In this project we performed an analysis to determine if there was a significant association
between the interest rate and the FICO score. Using exploratory analysis and standard
multiple regression techniques we show that there is a significant negative relationship
between the interest rate and the FICO score, even after adjusting for important
confounders such as the length of the loan, the amount funded by the investors and the
amount requested by the borrowers.
Our analysis suggests that there is a significant, negative association between Interest
Rate and FICO score. Our analysis estimates the relationship using a linear model relating
one percent of interest rate to one unit of FICO score. There appears to be a strong inverse
relationship between the two variables.
Our results suggest that there are other variables such as loan length, amount requested by
the borrower and amount funded by the investors which are associated with both interest
rate and FICO score. Including these variables in the regression model relating interest
rate to FICO score improves the model fit, but does not remove the significant positive
relationship between the variables.
Methods:
Data Collection
For our analysis we used the data loans from the Lending Club site from 2007 to 2011.
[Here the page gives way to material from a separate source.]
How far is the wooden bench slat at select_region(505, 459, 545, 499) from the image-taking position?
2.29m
The data were downloaded from lendingclub.com on November 16, 2013 using the R
programming language [3].
Exploratory Analysis
Exploratory analysis was performed by examining tables and plots of the observed data.
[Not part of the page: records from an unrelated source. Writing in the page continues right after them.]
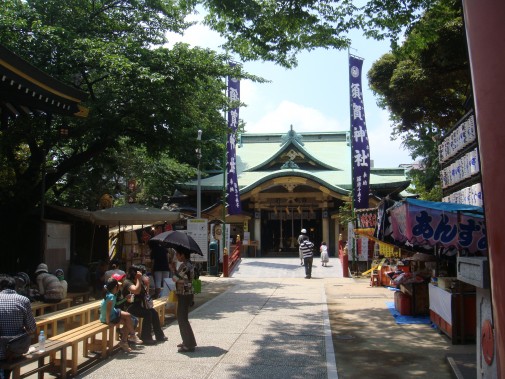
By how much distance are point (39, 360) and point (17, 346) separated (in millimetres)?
886

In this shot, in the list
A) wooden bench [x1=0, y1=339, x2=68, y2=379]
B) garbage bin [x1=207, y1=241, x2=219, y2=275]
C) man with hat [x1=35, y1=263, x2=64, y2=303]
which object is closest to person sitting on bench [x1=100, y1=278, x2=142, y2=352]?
wooden bench [x1=0, y1=339, x2=68, y2=379]

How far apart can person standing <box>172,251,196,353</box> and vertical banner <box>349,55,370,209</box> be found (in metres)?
12.7

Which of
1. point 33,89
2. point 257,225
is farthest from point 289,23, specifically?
point 257,225

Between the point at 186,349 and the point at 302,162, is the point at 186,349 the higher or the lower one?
the lower one

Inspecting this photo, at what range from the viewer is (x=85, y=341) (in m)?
6.39

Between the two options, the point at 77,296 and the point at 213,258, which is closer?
the point at 77,296

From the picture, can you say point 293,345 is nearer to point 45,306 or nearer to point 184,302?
point 184,302

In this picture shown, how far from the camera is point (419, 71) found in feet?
41.5

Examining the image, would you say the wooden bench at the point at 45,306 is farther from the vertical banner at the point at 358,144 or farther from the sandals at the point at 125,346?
the vertical banner at the point at 358,144

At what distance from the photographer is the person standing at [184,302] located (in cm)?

We identified transformations to perform on the raw data on the basis of plots and
knowledge of the scale of measured variables. Exploratory analysis was used to (1)
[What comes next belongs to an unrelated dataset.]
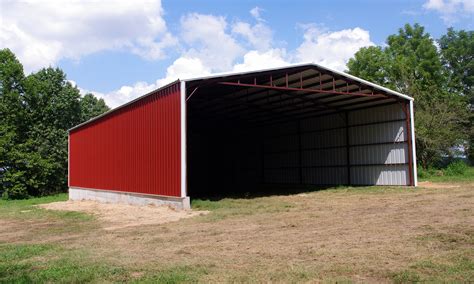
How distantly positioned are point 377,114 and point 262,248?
20330 millimetres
identify missing values, (2) verify the quality of the data, and (3) determine the terms
used in the regression model relating interest rate to FICO score.
Statistical Modeling
1 /9
2. Title: Increased earthquake depth is associated with increased magnitude
Beca Marușa
To relate interest rate to FICO score we performed a standard multivariate linear
regression model [4]. Model selection was performed on the basis of our exploratory
analysis and prior knowledge of the relationship between interest rate and FICO score,
amount of the loan requested and the length in time of the loan. Coefficients were
estimated with ordinary least squares and standard errors were calculated using standard
asymptotic approximations [5].
Reproducibility
All analyses performed in this manuscript are reproduced in the R markdown file
loansdata.Rmd [6]. To reproduce the exact results presented in this manuscript the cached
version of the analysis must be performed.
Results:
The loans data used in this analysis contains information on the amount requested by the
borrower (Amount.Requested), the amount funded by the investors
(Amount.Funded.By.Investors), the lending interest rate (Interest.rate), the length in time
(in months) of the loan (Loan.Length), the purpose of the loan as stated by the applicant
(Loan.Purpose), the percentage of consumer’s gross income that goes toward paying
debts (Debt.To.Income.Ratio), the U.S. state of residence of the loan applicant (State), the
ownership type of the home (Home.Ownership), the monthly income of the applicant (in
dollars) (Monthly.income), a range indicating the applicants FICO score (FICO.range),
the number of open lines of credit the applicant had at the time of application
(Open.CREDIT.Lines), the total amount outstanding all lines of credit
(Revolving.CREDIT.Balance), the number of authorized queries about the
creditworthiness of the applicant in the 6 months before the loan was issued
(Inquiries.in.the.Last.6.Months), the length of time employed at current job
(Employment.Length). [5].
We identified 77 missing values in the data set we collected for the variable Employment
Length, one missing value for the variable Monthly Income, 2 missing values each for the
variables the number of open lines of credit the applicant had at the time of application
(Open.CREDIT.Lines), the total amount outstanding all lines of credit
(Revolving.CREDIT.Balance), the number of authorized queries about the
creditworthiness of the applicant in the 6 months before the loan was issued
(Inquiries.in.the.Last.6.Months).
Three measured variables were outside the standard ranges: for the variable Home
Ownership there are five options (none, other, owns, rents or has a mortgage), although
there must have been only three: owns, rents or has a mortgage and for the variable
Amount Funded by the Investors there are 2 negative values and 4 values of 0; for the
variable the percentage of consumer’s gross income that goes toward paying debts
(Debt.To.Income.Ratio) there are 8 values of 0% which we consider that must be
removed because it represents the percentage of consumer’s gross income that goes
toward paying the loans that were approved.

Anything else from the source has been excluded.